SHORT EXERCISE: Print exactly, and only, the lines running from the line containing "As the photo depicts, what choice from" through the end of the records below.

--- Begin ENTRIES PROVIDED ---

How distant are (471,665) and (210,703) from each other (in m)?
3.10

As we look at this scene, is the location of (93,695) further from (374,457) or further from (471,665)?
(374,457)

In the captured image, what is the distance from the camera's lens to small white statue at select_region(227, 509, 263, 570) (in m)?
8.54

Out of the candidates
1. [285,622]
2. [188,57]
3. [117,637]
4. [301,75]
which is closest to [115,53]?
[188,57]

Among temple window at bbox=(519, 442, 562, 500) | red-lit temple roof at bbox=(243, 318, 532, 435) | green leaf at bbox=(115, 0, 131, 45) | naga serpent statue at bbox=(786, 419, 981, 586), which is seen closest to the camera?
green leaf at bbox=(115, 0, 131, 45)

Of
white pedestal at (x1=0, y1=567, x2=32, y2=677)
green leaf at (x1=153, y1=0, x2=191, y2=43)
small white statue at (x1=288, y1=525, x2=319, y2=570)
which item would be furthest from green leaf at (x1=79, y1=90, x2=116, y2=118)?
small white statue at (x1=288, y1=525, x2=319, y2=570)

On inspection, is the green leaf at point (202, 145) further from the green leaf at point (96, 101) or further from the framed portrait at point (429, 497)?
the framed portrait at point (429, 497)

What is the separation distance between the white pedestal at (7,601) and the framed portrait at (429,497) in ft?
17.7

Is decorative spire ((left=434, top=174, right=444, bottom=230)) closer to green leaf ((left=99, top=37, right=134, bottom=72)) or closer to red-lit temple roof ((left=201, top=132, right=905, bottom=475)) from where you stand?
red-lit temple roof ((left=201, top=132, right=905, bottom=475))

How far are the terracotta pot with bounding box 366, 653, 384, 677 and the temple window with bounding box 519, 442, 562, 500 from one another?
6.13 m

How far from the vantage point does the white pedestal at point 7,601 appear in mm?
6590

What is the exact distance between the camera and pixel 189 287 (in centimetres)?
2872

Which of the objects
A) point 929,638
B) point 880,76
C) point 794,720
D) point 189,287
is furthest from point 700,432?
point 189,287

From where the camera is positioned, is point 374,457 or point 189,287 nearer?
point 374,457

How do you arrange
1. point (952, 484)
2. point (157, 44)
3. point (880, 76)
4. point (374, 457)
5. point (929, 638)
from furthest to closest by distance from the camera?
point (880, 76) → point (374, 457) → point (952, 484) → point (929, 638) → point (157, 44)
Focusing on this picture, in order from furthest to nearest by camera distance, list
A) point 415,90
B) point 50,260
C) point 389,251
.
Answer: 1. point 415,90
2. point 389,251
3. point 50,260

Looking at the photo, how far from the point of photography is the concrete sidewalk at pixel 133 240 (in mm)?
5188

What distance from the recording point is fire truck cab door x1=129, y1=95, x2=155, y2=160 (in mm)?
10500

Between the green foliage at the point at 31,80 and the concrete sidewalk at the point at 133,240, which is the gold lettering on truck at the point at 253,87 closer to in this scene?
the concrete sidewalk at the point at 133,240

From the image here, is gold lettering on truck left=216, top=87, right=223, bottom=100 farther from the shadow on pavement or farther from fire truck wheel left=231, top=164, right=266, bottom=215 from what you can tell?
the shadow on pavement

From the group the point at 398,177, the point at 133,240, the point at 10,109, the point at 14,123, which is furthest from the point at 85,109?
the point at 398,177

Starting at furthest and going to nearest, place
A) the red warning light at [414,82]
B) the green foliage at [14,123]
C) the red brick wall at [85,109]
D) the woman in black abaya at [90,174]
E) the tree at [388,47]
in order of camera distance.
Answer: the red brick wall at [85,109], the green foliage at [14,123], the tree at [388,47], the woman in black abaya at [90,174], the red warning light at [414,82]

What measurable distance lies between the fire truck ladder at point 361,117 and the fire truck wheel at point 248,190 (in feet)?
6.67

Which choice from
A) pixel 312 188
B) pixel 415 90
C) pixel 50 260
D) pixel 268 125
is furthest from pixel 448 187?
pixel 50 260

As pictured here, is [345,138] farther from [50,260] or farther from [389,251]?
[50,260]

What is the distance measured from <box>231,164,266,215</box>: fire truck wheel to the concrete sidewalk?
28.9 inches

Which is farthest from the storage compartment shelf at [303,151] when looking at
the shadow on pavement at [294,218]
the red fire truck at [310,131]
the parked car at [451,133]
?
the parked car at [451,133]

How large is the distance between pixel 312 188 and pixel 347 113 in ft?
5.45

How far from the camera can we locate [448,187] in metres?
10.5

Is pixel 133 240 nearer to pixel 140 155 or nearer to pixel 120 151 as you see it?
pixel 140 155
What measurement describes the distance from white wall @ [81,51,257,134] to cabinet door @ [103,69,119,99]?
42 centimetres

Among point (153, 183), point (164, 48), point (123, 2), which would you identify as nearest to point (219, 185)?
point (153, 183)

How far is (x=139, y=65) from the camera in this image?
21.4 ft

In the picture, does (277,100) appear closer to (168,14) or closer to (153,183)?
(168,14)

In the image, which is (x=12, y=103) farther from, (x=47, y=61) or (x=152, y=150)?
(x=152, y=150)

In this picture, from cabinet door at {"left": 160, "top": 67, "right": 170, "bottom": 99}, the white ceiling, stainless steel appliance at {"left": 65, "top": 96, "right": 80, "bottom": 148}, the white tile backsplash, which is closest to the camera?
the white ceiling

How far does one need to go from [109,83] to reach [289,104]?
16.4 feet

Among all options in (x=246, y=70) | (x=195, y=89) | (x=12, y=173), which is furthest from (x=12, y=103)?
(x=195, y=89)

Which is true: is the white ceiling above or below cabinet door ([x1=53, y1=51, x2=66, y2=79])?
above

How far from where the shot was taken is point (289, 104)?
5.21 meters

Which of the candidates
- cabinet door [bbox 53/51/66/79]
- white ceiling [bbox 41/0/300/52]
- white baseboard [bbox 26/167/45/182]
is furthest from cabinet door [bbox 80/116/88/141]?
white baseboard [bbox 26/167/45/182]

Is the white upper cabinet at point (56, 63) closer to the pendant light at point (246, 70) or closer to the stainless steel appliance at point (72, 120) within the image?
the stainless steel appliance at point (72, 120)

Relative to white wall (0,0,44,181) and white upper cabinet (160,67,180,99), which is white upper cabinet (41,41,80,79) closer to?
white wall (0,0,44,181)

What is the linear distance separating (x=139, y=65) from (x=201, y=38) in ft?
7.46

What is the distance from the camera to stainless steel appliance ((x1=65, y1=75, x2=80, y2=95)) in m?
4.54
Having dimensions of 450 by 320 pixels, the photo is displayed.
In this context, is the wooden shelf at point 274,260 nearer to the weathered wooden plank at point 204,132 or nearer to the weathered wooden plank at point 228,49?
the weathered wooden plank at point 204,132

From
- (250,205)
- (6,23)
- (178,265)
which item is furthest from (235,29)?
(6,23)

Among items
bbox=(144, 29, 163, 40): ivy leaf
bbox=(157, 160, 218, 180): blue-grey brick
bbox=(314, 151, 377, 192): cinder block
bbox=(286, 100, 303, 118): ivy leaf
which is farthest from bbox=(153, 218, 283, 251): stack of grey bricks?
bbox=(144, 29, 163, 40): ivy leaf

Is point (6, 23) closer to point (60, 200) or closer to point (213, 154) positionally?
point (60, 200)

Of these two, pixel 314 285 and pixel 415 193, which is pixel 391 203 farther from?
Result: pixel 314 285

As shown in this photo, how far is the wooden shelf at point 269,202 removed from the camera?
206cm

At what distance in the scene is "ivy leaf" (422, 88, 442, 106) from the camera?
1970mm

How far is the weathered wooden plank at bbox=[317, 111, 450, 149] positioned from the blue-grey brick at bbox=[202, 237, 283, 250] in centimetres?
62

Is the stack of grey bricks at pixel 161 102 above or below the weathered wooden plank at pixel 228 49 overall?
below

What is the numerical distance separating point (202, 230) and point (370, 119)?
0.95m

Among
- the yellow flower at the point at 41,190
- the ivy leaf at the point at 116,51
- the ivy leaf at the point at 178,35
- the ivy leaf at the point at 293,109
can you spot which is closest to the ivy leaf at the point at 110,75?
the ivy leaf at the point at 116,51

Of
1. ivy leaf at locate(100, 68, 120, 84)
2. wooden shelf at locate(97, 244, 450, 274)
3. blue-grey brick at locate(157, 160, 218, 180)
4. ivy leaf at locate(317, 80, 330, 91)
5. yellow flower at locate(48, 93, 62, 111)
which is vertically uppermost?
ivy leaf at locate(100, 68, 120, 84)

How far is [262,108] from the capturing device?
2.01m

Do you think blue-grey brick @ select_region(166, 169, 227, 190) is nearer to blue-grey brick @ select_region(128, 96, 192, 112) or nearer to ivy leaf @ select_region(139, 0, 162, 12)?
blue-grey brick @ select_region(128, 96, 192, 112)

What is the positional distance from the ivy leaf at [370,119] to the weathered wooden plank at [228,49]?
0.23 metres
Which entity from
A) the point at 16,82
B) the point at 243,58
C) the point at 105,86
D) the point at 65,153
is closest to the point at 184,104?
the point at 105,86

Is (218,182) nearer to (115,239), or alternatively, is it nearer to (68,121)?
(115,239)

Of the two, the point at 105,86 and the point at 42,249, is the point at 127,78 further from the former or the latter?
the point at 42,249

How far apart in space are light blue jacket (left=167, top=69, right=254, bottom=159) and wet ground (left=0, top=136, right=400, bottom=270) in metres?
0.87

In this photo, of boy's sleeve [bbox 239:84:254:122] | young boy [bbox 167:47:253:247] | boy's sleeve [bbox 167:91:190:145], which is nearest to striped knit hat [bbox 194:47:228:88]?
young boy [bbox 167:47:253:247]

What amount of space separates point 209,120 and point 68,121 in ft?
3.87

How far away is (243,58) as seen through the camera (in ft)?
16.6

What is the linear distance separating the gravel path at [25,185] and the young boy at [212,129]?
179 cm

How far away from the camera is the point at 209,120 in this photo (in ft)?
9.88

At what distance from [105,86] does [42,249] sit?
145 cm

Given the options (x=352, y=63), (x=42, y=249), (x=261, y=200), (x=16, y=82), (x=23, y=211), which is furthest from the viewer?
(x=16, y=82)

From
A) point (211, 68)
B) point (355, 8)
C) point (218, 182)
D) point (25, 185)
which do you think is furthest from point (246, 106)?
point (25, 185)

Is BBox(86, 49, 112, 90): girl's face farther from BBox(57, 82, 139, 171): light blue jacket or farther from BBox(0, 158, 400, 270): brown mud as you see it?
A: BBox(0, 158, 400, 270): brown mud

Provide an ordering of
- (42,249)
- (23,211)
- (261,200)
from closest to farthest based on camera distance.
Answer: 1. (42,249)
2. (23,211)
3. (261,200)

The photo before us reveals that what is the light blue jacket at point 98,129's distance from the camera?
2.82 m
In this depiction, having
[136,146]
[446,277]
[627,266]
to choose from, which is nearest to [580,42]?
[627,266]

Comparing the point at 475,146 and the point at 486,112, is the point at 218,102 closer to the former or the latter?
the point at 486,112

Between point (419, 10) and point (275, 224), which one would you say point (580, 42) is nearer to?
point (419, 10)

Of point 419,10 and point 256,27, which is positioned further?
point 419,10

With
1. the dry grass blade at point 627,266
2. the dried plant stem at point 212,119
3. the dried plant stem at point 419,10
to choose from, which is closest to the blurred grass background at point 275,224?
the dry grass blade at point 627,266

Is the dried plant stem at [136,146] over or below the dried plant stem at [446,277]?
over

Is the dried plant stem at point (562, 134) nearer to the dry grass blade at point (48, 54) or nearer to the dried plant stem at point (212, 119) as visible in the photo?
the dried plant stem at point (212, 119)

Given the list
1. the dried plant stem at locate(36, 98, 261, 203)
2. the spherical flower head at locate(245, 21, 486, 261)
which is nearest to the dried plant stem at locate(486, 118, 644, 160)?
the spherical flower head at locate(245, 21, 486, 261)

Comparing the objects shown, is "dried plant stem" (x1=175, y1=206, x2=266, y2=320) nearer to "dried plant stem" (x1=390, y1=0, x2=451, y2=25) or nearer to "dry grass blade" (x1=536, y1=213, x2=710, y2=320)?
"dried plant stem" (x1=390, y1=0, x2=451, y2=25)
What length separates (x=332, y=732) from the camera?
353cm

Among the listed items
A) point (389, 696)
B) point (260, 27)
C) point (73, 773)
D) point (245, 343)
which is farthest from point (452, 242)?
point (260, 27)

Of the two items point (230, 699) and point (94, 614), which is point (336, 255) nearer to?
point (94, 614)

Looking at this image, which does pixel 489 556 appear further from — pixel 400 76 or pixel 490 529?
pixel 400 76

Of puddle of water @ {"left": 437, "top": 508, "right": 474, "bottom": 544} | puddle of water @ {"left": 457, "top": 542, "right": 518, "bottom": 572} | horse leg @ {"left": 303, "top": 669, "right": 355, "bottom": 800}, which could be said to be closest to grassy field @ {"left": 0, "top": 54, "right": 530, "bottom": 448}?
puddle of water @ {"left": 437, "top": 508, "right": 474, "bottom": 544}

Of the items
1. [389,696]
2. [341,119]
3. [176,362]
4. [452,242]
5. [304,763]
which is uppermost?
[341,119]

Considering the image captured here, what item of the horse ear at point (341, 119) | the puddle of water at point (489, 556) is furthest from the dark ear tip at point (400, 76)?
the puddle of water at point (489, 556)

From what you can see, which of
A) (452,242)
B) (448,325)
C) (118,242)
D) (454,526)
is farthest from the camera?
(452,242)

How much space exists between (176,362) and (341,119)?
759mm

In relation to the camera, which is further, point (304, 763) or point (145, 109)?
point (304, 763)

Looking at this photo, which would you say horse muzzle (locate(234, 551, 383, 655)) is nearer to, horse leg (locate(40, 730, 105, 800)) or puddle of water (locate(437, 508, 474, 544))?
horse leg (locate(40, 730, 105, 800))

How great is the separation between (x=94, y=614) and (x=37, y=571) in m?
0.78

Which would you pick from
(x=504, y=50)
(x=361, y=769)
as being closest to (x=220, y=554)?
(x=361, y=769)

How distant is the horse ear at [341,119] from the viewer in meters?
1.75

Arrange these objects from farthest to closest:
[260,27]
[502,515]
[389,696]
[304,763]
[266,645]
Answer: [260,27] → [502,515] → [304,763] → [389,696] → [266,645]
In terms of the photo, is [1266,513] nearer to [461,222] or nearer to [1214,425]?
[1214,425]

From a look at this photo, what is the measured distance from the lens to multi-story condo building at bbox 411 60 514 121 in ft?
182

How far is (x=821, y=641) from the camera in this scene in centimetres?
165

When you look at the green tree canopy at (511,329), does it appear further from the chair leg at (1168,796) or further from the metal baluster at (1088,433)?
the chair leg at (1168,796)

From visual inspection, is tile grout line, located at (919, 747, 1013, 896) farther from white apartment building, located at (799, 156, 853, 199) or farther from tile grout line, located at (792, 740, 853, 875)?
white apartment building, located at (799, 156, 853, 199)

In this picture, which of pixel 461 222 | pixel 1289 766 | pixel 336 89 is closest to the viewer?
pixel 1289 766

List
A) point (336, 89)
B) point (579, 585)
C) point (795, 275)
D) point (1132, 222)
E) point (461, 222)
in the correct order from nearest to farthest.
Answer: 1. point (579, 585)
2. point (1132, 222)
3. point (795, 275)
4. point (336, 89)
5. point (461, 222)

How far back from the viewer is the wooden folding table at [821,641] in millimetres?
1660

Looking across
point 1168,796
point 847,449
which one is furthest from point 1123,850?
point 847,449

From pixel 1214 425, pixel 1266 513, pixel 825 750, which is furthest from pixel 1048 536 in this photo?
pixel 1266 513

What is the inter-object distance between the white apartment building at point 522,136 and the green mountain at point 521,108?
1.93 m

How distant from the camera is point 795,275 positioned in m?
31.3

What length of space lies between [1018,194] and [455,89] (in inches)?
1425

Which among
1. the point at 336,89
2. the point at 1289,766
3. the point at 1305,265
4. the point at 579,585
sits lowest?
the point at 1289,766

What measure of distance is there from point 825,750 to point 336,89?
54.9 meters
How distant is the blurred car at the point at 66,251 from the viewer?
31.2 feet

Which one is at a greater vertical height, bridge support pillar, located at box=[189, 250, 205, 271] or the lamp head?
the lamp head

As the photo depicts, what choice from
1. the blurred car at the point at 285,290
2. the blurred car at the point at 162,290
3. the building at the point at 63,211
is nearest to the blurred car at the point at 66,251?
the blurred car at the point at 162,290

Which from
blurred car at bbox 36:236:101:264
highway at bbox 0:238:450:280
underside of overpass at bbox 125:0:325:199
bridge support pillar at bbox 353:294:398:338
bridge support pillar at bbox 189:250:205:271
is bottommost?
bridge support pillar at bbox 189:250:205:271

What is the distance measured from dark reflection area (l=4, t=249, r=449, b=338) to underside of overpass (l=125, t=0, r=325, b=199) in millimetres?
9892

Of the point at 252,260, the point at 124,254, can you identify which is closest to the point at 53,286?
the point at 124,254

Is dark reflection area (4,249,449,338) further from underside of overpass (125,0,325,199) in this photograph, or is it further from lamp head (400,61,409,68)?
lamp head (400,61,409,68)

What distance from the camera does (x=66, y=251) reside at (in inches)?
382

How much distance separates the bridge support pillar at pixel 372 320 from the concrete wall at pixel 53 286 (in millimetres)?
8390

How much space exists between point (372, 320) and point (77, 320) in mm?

--- End ENTRIES PROVIDED ---

SOLUTION FOR THIS EXERCISE:
As the photo depicts, what choice from
1. the blurred car at the point at 285,290
2. the blurred car at the point at 162,290
3. the building at the point at 63,211
is nearest to the blurred car at the point at 66,251?
the blurred car at the point at 162,290

Which from
blurred car at bbox 36:236:101:264
highway at bbox 0:238:450:280
underside of overpass at bbox 125:0:325:199
bridge support pillar at bbox 353:294:398:338
bridge support pillar at bbox 189:250:205:271
is bottommost?
bridge support pillar at bbox 189:250:205:271

What is the distance measured from dark reflection area (l=4, t=249, r=449, b=338) to underside of overpass (l=125, t=0, r=325, b=199) in millimetres?
9892

Of the point at 252,260, the point at 124,254, can you identify which is closest to the point at 53,286?
the point at 124,254

Is dark reflection area (4,249,449,338) further from underside of overpass (125,0,325,199) in this photograph, or is it further from lamp head (400,61,409,68)?
lamp head (400,61,409,68)

What distance from the camera does (x=66, y=251) reside at (in inches)?
382

How much distance separates the bridge support pillar at pixel 372 320 from the concrete wall at pixel 53 286 (in millimetres)?
8390

How much space exists between point (372, 320) and point (77, 320) in mm?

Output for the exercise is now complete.